Image-linked spatial questions:
------------

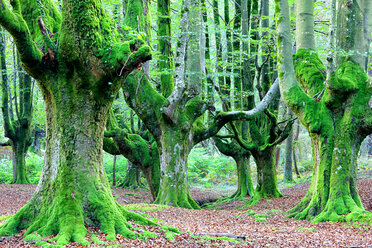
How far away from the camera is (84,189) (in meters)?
5.18

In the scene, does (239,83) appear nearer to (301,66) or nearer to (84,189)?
(301,66)

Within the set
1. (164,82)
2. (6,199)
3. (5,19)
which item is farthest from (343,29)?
(6,199)

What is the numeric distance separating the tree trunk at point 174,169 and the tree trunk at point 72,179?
169 inches

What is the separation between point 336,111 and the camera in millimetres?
7984

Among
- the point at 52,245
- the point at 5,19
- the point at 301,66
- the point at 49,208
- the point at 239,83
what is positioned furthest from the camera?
the point at 239,83

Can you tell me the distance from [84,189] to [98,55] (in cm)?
215

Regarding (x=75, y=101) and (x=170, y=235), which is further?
(x=75, y=101)

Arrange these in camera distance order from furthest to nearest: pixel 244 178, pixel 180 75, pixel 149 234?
1. pixel 244 178
2. pixel 180 75
3. pixel 149 234

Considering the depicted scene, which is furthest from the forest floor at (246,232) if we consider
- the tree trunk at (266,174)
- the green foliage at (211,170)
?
the green foliage at (211,170)

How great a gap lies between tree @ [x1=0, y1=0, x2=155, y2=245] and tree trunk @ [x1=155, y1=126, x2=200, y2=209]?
14.2 ft

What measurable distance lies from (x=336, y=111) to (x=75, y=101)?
241 inches

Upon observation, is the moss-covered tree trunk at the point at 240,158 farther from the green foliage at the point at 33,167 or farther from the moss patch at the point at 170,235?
the green foliage at the point at 33,167

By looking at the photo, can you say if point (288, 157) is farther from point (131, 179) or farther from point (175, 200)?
point (175, 200)

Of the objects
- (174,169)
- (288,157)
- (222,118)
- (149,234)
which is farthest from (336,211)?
(288,157)
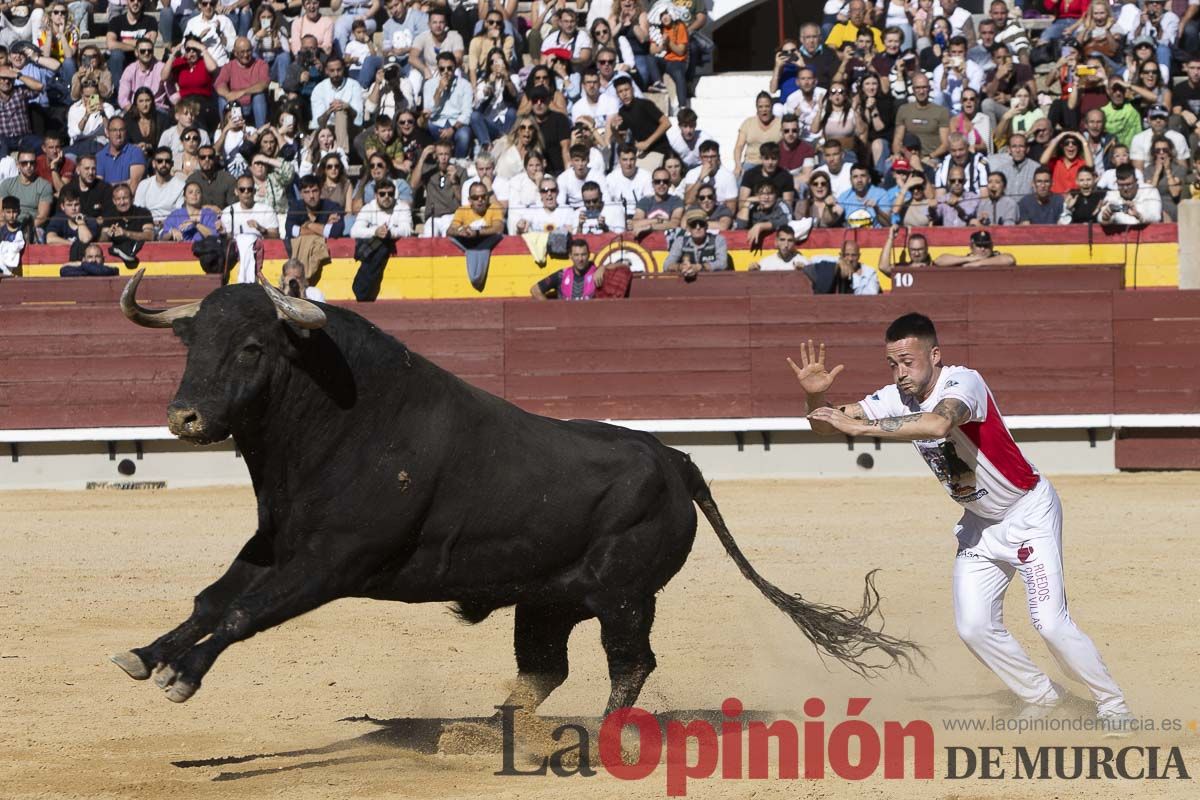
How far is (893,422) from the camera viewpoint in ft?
16.1

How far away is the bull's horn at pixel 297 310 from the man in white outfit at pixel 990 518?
1.48 m

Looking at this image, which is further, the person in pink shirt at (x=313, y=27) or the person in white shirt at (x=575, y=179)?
the person in pink shirt at (x=313, y=27)

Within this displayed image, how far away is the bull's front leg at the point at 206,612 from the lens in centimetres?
447

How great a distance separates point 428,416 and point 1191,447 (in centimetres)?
887

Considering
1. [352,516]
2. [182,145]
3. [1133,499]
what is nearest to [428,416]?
[352,516]

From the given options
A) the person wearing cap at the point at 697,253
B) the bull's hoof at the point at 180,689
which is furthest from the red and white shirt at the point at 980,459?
the person wearing cap at the point at 697,253

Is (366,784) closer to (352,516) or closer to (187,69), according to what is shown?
(352,516)

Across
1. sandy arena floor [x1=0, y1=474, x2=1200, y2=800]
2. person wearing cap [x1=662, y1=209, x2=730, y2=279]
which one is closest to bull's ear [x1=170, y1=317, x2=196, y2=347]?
sandy arena floor [x1=0, y1=474, x2=1200, y2=800]

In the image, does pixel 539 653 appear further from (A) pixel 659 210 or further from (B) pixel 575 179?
A: (B) pixel 575 179

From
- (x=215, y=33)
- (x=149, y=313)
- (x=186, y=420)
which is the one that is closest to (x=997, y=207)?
(x=215, y=33)

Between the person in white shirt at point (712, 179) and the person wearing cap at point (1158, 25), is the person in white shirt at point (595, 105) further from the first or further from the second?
the person wearing cap at point (1158, 25)

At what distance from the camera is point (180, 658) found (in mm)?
4469

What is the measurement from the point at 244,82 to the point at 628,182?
3920mm

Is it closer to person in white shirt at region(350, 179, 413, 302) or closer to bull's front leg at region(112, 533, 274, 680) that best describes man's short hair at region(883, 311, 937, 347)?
bull's front leg at region(112, 533, 274, 680)
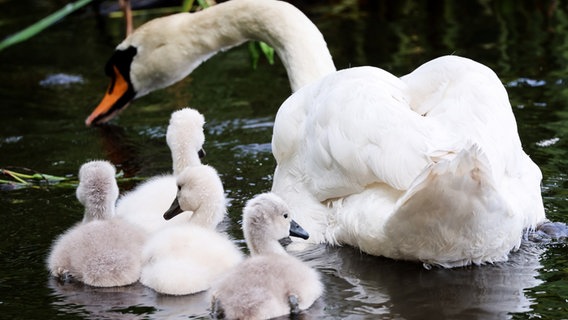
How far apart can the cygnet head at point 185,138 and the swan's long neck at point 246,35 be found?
3.75 feet

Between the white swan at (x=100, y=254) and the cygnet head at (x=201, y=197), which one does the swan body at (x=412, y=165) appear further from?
the white swan at (x=100, y=254)

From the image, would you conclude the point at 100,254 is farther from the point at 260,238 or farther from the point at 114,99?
the point at 114,99

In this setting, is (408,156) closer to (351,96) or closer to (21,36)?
(351,96)

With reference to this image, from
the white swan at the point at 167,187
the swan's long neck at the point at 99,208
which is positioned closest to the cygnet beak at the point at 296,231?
the white swan at the point at 167,187

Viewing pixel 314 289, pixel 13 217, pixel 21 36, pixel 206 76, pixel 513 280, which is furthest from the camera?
pixel 206 76

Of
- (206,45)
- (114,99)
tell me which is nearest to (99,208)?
(206,45)

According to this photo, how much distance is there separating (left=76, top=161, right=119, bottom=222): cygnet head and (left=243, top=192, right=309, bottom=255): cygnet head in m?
0.91

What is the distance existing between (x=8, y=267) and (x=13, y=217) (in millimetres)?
1009

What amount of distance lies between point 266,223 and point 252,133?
3692 millimetres

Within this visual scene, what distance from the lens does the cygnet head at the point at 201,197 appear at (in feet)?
19.5

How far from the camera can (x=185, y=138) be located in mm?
6605

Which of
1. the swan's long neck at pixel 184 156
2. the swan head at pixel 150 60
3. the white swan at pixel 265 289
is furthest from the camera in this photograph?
the swan head at pixel 150 60

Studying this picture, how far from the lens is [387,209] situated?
17.9 feet

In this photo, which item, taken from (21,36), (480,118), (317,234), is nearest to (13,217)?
(317,234)
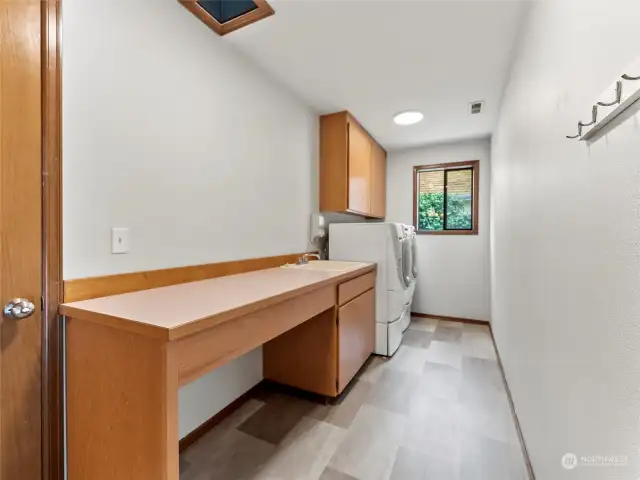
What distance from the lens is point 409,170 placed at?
4121 millimetres

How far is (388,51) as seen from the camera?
1899 mm

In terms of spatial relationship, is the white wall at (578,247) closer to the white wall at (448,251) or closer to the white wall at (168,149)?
the white wall at (168,149)

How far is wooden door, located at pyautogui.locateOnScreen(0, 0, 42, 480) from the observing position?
0.95 metres

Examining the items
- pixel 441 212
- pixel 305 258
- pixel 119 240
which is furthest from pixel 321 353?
pixel 441 212

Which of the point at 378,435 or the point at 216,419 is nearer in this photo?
the point at 378,435

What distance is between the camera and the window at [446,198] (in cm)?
382

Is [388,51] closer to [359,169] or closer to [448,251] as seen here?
[359,169]

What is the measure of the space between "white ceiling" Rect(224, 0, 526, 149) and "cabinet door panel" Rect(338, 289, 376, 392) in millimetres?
1682

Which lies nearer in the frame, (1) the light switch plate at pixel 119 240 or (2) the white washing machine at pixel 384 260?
(1) the light switch plate at pixel 119 240

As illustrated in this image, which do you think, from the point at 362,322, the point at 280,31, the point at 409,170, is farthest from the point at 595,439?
the point at 409,170

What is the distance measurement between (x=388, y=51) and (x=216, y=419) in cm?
252

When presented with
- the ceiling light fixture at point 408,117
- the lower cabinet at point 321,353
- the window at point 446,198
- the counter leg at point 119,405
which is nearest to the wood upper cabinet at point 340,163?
the ceiling light fixture at point 408,117

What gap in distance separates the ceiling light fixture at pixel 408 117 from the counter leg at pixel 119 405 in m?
2.85

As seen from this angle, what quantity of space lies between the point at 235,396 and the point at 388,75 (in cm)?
249
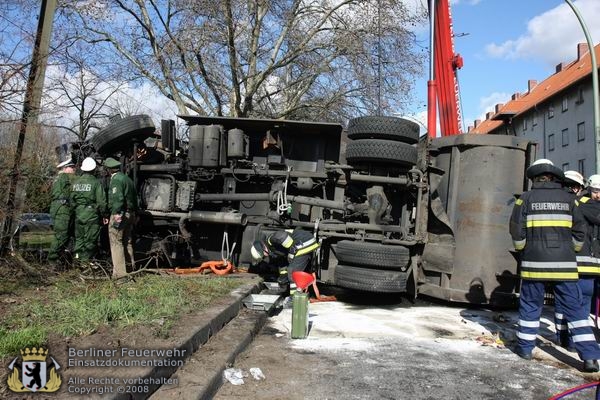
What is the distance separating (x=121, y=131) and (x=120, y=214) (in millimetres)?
1428

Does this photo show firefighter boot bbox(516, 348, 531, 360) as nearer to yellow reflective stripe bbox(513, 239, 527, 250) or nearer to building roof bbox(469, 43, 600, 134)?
yellow reflective stripe bbox(513, 239, 527, 250)

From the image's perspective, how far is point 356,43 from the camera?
15.4 m

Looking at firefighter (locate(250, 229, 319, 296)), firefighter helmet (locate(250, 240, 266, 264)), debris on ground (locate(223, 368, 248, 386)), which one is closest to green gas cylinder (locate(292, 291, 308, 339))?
debris on ground (locate(223, 368, 248, 386))

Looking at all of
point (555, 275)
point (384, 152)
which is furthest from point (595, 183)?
point (384, 152)

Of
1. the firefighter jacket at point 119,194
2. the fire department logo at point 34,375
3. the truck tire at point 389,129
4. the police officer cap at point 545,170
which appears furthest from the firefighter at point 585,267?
the firefighter jacket at point 119,194

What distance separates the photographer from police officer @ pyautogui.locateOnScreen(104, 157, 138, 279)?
6219 mm

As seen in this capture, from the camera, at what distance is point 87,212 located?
642 cm

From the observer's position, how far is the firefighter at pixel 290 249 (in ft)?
20.1

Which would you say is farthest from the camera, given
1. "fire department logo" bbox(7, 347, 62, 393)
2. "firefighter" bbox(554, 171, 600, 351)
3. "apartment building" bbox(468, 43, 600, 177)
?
"apartment building" bbox(468, 43, 600, 177)

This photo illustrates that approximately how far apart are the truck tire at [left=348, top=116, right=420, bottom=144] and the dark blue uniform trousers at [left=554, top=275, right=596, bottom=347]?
2.49 metres

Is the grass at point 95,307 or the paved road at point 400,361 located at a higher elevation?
the grass at point 95,307

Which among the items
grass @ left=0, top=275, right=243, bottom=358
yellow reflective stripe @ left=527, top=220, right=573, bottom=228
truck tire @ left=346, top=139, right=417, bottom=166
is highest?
truck tire @ left=346, top=139, right=417, bottom=166

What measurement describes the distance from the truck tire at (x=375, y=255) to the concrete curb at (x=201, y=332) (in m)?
1.21

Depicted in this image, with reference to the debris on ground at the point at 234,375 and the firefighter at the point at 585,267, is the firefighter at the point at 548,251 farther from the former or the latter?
the debris on ground at the point at 234,375
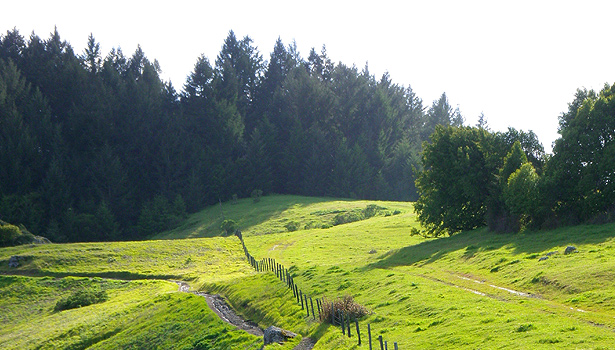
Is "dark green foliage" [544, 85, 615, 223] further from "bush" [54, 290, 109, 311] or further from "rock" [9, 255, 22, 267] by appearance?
"rock" [9, 255, 22, 267]

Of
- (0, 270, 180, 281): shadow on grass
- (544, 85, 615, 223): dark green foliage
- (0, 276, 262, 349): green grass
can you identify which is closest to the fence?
(0, 276, 262, 349): green grass

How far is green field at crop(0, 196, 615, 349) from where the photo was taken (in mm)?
27906

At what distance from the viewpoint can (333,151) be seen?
159m

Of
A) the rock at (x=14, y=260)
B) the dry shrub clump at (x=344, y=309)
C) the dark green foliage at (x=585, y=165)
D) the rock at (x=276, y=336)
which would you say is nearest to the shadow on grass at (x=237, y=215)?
the rock at (x=14, y=260)

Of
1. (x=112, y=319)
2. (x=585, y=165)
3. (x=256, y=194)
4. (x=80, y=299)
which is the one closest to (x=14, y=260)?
(x=80, y=299)

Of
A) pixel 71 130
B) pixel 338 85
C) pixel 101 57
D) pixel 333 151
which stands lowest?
pixel 333 151

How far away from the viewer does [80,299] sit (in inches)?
2379

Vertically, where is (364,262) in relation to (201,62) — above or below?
below

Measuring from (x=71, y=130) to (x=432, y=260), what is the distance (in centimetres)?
11362

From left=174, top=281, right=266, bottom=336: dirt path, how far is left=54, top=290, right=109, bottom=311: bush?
12499 millimetres

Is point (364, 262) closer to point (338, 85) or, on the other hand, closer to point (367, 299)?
point (367, 299)

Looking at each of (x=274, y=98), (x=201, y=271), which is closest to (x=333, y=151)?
(x=274, y=98)

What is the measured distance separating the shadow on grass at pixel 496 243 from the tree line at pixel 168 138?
6693cm

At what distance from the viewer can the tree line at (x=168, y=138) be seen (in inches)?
5012
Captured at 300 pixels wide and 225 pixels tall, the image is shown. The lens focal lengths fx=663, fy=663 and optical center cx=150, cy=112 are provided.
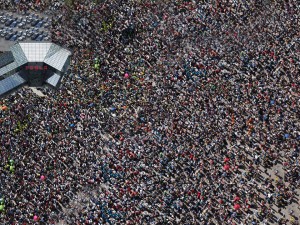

------------

▶ **THE EXERCISE**: Locate every line in the material above that contains the string "debris", and copy each of those lines. Treat the match as case-sensitive.

▶ **SOLUTION FOR THIS EXERCISE**:
Looking at firefighter (locate(250, 229, 319, 296)), firefighter helmet (locate(250, 240, 266, 264)), debris on ground (locate(223, 368, 248, 386)), which one is closest to green gas cylinder (locate(292, 291, 308, 339))?
debris on ground (locate(223, 368, 248, 386))
Depicted in this image, with reference to the debris on ground at the point at 234,375 and the firefighter at the point at 585,267, is the firefighter at the point at 548,251 farther from the former or the latter?
the debris on ground at the point at 234,375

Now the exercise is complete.